Written instruction:
How many lines of the data below contain the string "peak"? Treat uppercase and lowercase as different, and reply with the number only.

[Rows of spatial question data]
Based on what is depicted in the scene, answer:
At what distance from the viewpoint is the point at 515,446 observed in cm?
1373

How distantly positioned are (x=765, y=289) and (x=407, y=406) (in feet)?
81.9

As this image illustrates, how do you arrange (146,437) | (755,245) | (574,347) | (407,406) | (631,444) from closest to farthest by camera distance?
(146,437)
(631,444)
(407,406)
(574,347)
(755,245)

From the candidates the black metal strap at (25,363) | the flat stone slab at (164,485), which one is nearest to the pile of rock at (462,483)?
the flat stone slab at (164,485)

==

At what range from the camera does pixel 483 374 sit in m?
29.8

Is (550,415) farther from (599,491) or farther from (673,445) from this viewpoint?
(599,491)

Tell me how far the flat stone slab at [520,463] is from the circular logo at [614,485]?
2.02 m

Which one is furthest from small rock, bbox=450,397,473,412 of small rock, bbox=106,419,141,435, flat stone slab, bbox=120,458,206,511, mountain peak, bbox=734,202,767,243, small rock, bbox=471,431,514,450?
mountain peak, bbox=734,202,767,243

Final answer:
2